La proposta di legge presentata il 15 marzo scorso da alcuni parlamentari del Movimento 5 stelle (tra i quali l’ex ministro dell’Istruzione Lorenzo Fioramonti) e del gruppo misto, per regolamentare l’uso dei dispositivi elettronici da parte dei minori di 12 anni è un perfetto manuale per l’uso consapevole degli strumenti tecnologici in famiglia. Secondo quanto si legge nella proposta, organizzata in 8 articoli, l’utilizzo dei dispositivi a radiofrequenza (quindi non soltanto smartphone, ma anche tablet e qualsiasi altro device collegato a Internet) sarebbe vietato a) nei primi tre anni di vita b) graduale per non più di un’ora al giorno nella fascia di età da quattro a sei anni, c) non superiore a tre ore giornaliere nella fascia di età da sei a otto anni, d) non superiore a quattro ore giornaliere nella fascia di età da nove a 12 anni.

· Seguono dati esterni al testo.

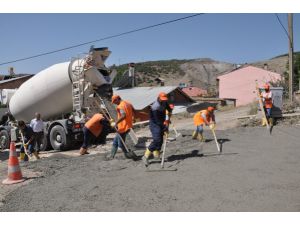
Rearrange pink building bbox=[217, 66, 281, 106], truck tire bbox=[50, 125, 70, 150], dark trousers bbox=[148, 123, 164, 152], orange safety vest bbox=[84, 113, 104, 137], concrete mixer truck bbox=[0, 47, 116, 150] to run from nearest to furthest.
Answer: dark trousers bbox=[148, 123, 164, 152] → orange safety vest bbox=[84, 113, 104, 137] → truck tire bbox=[50, 125, 70, 150] → concrete mixer truck bbox=[0, 47, 116, 150] → pink building bbox=[217, 66, 281, 106]

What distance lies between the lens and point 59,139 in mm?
11797

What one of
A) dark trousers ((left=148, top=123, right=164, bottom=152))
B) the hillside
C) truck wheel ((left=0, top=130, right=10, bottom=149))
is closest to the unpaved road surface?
dark trousers ((left=148, top=123, right=164, bottom=152))

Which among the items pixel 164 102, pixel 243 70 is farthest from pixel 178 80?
pixel 164 102

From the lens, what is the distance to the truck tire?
37.8 feet

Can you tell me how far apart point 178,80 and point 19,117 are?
51.4 meters

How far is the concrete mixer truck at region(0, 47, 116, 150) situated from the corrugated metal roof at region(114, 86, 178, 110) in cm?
929

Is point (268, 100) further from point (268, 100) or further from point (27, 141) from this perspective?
point (27, 141)

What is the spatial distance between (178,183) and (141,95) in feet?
63.6

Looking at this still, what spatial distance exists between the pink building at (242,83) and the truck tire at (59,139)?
84.7ft

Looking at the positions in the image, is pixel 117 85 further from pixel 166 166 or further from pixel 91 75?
pixel 166 166

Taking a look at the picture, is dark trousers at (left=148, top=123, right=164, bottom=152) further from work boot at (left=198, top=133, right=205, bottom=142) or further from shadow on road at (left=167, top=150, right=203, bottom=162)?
work boot at (left=198, top=133, right=205, bottom=142)

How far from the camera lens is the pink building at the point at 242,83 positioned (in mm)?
34625

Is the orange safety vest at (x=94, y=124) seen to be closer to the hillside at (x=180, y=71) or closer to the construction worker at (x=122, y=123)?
the construction worker at (x=122, y=123)

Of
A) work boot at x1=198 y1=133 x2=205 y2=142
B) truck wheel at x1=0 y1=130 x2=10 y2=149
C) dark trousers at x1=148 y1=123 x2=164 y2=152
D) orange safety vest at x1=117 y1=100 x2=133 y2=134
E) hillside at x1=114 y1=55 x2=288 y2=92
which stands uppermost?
hillside at x1=114 y1=55 x2=288 y2=92
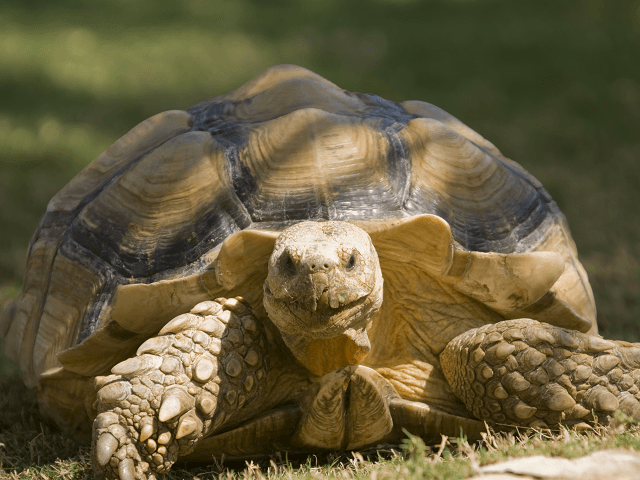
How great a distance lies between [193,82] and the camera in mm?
8688

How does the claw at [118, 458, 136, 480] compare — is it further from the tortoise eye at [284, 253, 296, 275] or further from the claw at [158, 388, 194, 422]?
the tortoise eye at [284, 253, 296, 275]

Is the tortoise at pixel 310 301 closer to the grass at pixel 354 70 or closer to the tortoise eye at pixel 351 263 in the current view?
the tortoise eye at pixel 351 263

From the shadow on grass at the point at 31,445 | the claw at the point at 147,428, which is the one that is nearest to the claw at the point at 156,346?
the claw at the point at 147,428

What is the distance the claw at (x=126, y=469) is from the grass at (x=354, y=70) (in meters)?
3.75

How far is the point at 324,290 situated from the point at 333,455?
79cm

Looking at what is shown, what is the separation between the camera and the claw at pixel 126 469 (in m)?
2.16

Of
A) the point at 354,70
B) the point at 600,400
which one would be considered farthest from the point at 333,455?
the point at 354,70

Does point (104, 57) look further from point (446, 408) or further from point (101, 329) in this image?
point (446, 408)

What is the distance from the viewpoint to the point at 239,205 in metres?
2.54

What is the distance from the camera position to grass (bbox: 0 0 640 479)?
272 inches

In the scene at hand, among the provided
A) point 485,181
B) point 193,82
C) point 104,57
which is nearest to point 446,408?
point 485,181

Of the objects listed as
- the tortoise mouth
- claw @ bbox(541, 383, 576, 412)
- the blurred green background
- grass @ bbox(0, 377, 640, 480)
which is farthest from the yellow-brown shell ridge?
the blurred green background

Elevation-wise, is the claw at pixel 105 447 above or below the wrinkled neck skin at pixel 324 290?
below

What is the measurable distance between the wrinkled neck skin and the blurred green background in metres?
4.32
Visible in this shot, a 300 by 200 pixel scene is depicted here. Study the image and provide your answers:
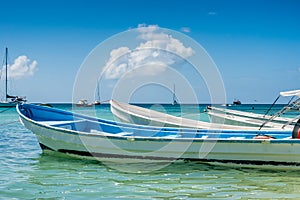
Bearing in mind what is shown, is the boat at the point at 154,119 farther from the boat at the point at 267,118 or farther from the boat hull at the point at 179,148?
the boat hull at the point at 179,148

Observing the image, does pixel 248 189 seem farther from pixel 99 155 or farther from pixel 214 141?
pixel 99 155

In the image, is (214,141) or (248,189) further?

Indubbiamente un piano esigente, peraltro in linea con quanto indicato nel 2018 dalla Società Italiana di Pediatria, in un documento in cui dava conto delle prime ricerche sugli effetti negativi dell’uso precoce dei dispositivi elettronici in relazione fra l’altro all’apprendimento, alla vista e al sonno.
Il problema è che si tratta appunto di un manuale per genitori, cui spetta l’educazione a un uso sano della tecnologia. Difficile immaginare come possa tradursi in una legge, con tanto di sanzioni, che vanno dai 300 ai 1500 euro per i genitori che non rispettassero le indicazioni d’uso
Un merito del progetto di legge è certamente quello di porre l’attenzione sul problema dell’uso precoce – e inconsapevole – di uno strumento potente come lo smartphone (che proprio Fioramonti aveva definito “un’arma in tasca”). La soluzione giuridica però non può essere quella giusta. Si tratta di una scorciatoia che avrebbe l’effetto di sollevare i genitori dalla propria responsabilità di educatori, anche quando si tratta di tecnologia. Senza citare poi l’impossibilità, nel concreto, di verificare il rispetto di tali regole (come fare a controllare quanto avviene nelle singole case, se non ledendo pesantemente il diritto alla privacy?).
Diverso il discorso riguardante la scuola: all’articolo 4 si specifica che l’uso di smartphone e tablet, alle scuole primarie e secondarie di primo grado, sarebbe consentito solo “per finalità didattiche e pedagogiche o per esigenze indifferibili degli alunni” e vietato in tutti gli altri casi. Su questo si dovrebbe cercare di trovare un accordo, seguendo la strada che hanno già intrapreso altri Paesi europei, la Francia in primis, che al momento non pare aver fatto marcia indietro. Segno forse che la direzione è quella giusta.
Una proposta così “estrema” potrebbe avere l’effetto di suscitare un dibattito serio e realistico su un argomento che troppo spesso viene liquidato in modo sbrigativo tacciando di proibizionismo chi propone un uso graduale e moderato degli strumenti tecnologici.